Bientôt discutée à l'Assemblée nationale, une proposition de loi, portée par un député LR, vise à restreindre l'accès des produits agricoles importés, y compris ceux du Maroc, au marché français. Une nouvelle initiative qui s'ajoute à tant d'autres au moment où les accords commerciaux deviennent une pomme de discorde entre le Royaume et l'Union européenne. Explications. Très à cheval sur les questions de souveraineté économique, la droite française veut durcir l'accès des produits agricoles importés en France sous prétexte de concurrence déloyale. Déposée le 3 décembre par le député LR Antoine Vermorel-Marques, la proposition de loi n°659 sera discutée, le 6 février, à l'Assemblée nationale. Le texte vise à "interdire l'importation de produits agricoles non autorisés en France".
L'auteur du texte s'est plaint de "l'injustice" que subiraient les agriculteurs français face aux produits importés ne respectant pas les normes françaises. Allusion faite à la loi EGALIM qui interdit la vente de produits agricoles ou de denrées alimentaires qui ne sont pas autorisés à la production ou à la vente en France. "Cependant, cette interdiction ne concerne que la vente, et non l'importation", rappelle le député au préambule de la proposition de loi. Ce dernier veut appliquer la loi EGALIM sur les produits importés, en l'occurrence ceux en provenance du Maroc jugés non-conformes aux normes de l'Hexagone. Ce qui pourrait, selon le député, compenser 10 milliards d'euros de manque à gagner » pour les agriculteurs français.
"Il est interdit d'importer en vue de la consommation humaine ou animale des denrées alimentaires ou produits agricoles pour lesquels il a été fait usage de produits phytopharmaceutiques ou vétérinaires ou d'aliments pour animaux non autorisés par la réglementation européenne ou ne respectant pas les exigences d'identification et de traçabilité imposées par cette même réglementation", dispose le texte consulté par L'Opinion, ajoutant : « L'autorité administrative et l'agence nationale de sécurité sanitaire de l'alimentation, de l'environnement et du travail prennent toutes mesures de nature à faire respecter l'interdiction prévue au premier alinéa. » Les tomates marocaines en ligne de mire Certes, le texte ne cite pas nommément l'origine des produits ciblés, mais son auteur a d'ores et déjà fait allusion aux tomates marocaines dans une interview précédente accordée, le 14 janvier, au journal "Le Progrès". "On peut citer par exemple la tomate du Maghreb, qui est traitée avec un pesticide interdit depuis quinze ans en France", a-t-il expliqué en évoquant ce sujet. Selon lui, il y aurait, sur la base de rapports sénatoriaux, 10 à 25 % de produits agricoles importés qui ne respectent pas les normes sanitaires en vigueur.

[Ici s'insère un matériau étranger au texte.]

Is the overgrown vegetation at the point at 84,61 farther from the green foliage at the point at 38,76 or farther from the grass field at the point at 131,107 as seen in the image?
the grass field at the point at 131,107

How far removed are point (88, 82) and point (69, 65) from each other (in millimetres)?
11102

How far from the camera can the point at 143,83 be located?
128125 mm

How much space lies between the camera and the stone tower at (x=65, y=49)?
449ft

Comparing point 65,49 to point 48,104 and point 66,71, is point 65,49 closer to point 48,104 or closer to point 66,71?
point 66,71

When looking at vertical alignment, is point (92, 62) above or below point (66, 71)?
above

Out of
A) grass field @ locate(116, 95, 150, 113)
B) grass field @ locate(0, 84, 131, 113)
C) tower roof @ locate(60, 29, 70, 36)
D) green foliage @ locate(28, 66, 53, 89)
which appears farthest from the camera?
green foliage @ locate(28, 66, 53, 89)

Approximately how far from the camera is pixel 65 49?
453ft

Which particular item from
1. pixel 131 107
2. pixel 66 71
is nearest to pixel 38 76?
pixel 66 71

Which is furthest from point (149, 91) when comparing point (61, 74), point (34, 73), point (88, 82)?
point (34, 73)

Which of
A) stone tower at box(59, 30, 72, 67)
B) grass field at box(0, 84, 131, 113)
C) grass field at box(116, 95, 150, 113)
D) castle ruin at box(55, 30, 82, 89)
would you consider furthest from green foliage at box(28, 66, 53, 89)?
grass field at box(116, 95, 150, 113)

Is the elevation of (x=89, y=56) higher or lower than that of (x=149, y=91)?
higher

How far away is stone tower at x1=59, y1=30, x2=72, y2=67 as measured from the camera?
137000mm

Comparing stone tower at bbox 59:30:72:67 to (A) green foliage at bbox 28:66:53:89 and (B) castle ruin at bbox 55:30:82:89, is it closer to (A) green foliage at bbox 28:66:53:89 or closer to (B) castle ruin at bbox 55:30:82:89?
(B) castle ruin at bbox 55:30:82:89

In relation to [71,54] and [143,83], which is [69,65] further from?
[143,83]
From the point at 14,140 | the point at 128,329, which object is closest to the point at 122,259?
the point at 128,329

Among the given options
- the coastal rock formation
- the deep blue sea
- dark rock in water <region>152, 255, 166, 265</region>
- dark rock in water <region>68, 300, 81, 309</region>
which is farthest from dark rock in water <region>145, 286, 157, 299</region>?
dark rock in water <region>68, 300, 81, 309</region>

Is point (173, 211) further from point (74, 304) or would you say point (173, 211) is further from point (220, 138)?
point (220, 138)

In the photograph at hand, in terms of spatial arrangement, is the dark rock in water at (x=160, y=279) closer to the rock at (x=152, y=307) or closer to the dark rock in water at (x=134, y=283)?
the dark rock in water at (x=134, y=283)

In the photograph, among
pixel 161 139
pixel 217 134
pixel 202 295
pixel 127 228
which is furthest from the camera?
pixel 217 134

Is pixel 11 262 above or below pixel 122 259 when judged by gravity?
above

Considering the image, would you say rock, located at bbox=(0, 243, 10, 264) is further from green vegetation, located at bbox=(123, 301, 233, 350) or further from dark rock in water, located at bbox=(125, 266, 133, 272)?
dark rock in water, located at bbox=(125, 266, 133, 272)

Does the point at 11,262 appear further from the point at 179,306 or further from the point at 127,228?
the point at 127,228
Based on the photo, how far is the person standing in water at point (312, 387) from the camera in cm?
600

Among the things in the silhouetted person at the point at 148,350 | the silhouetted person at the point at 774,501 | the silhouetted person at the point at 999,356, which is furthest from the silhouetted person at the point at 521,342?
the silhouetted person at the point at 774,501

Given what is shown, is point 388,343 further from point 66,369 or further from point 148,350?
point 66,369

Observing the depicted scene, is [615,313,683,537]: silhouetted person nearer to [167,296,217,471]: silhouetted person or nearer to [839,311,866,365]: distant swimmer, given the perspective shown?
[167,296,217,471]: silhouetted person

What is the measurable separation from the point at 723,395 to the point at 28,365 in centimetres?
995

L'initiative du député LR est soutenue par sa camarade du Rassemblement national, Hélène Laporte, qui, paradoxalement, vient d'obtenir la présidence du groupe d'amitié France-Maroc au Palais Bourbon. Elle a plaidé, dans un poste sur X, pour "mettre fin à l'accord commercial visant à exonérer de droits de douane la tomate marocaine" sous prétexte de protéger les agriculteurs français qui seraient, selon elle, dans une situation de concurrence déloyale invivable depuis 2012".
Il est curieux de constater que les produits agricoles marocains sont de plus en plus ciblés en France où la Confédération paysanne, un syndicat d'extrême gauche, a saisi le Conseil d'Etat pour demander l'interdiction des tomates importées du Sahara marocain. Sa requête a été, finalement, rejetée par la plus haute juridiction administrative française qui s'est déclarée incompétente étant donné que les traités commerciaux demeurent du ressort exclusif de l'Union européenne.
Jusqu'à présent, ces initiatives restent sans incidence politique. Le Maroc demeure serein depuis l'annulation des accords de pêche et d'agriculture par la Cour de Justice de l'Union européenne. Le Royaume a demandé aux Etats-membres de l'UE de trouver eux-mêmes une solution s'ils veulent préserver le partenariat économique euro-marocain. Le ministre des Affaires étrangères, Nasser, a rappelé, à maintes reprises, qu'aucun accord futur n'est envisageable sans que l'ensemble du territoire du Royaume y soit inclus.
Les polémiques liées à la concurrence déloyale surgissent de plus en plus souvent dans le débat politique en France sur fond de la colère des agriculteurs français qui ont plusieurs fois manifesté pour contester la politique agricole de l'UE et les accords de libre-échange. Les convois des produits marocains ont plusieurs fois été saccagés par des agriculteurs en colère.
Cette grogne semble récupérée politiquement par la droite française qui se fait désormais le porte-voix du protectionnisme agricole. Un sujet dont la droite s'empare pour séduire son électorat très sensible aux idées souverainistes.